- Work instructions
A) Using the forum discussion about E6 campaigns below, decide whether each statement agrees with it: (i) The Death Flag prevents outright death. (ii) In the hybrid E6 scheme, the party starts at level 6. (iii) Characters may buy feats for 2500 xp. Answer yes or no for each and quote the deciding words.
B) Repeat the passage of the forum discussion about E6 campaigns between "Sounds good to" and "Stuff in general.", inclusive.

- Extracted text
---*---

Sounds good to me, CZ. I particularly like the idea of having to "pay" your AP back to reset your flag before an Extended Rest.

It's also worth noting that Dying PCs my have items broken or semi-permanent injuries inflicted - the Death Flag prevents outright death, but it's not a free ticket to prevent Bad Stuff in general.
 

pawsplay

Hero
I like the idea of Pathfinder E6, but I've been tied up with finishing up my 1st to 20th gonzo campaign that has been interrupted months at a time by having children.
 

NichG

First Post
I've been doing a sort of weird hybrid E6 campaign for the last three months or so. Here's the scheme:

Party starts at level 4, can take up to 3 LA (so would start with one HD).

Characters advance until they have 6 HD as per normal (so that would be 9th level for someone who started with 3 LA).

Characters may then buy feats (2500xp) or may begin to buy gestalt levels starting with their first level. The cost of this is as if they had continued to level up normally, so a 3 LA 6/6 character would be at ECL 15 as far as xp costs AND xp gained from combat. The consequence of this is that LA and so on don't penalize you forever, but you do earn feats at a slower rate than the rest of the party due to the reduced xp from combat. Obviously if I stayed around CR 8 encounters, the ECL 15 guy would be earning 100xp here and 100xp there while other party members would be earning a feat a session, so I use a slightly normalized xp chart and a number of flat xp awards for plot stuff.

---*---

- Data segment
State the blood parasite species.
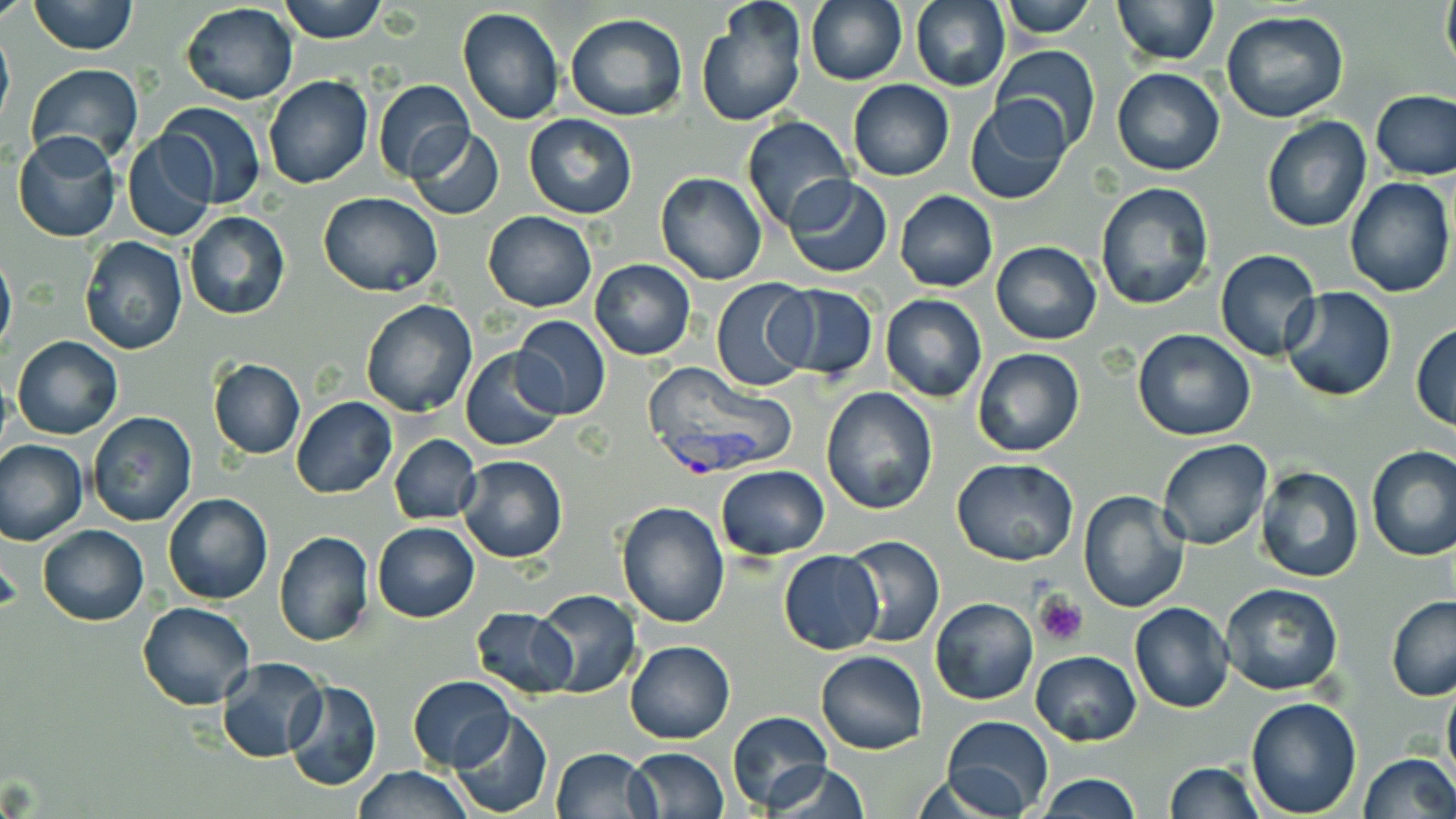
Plasmodium vivax.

---*---

- Answers to the problems
A)
(i) Yes: "the Death Flag prevents outright death"
(ii) No: "Party starts at level 4"
(iii) Yes: "Characters may then buy feats (2500xp)"

B)
Sounds good to me, CZ. I particularly like the idea of having to "pay" your AP back to reset your flag before an Extended Rest.

It's also worth noting that Dying PCs my have items broken or semi-permanent injuries inflicted - the Death Flag prevents outright death, but it's not a free ticket to prevent Bad Stuff in general.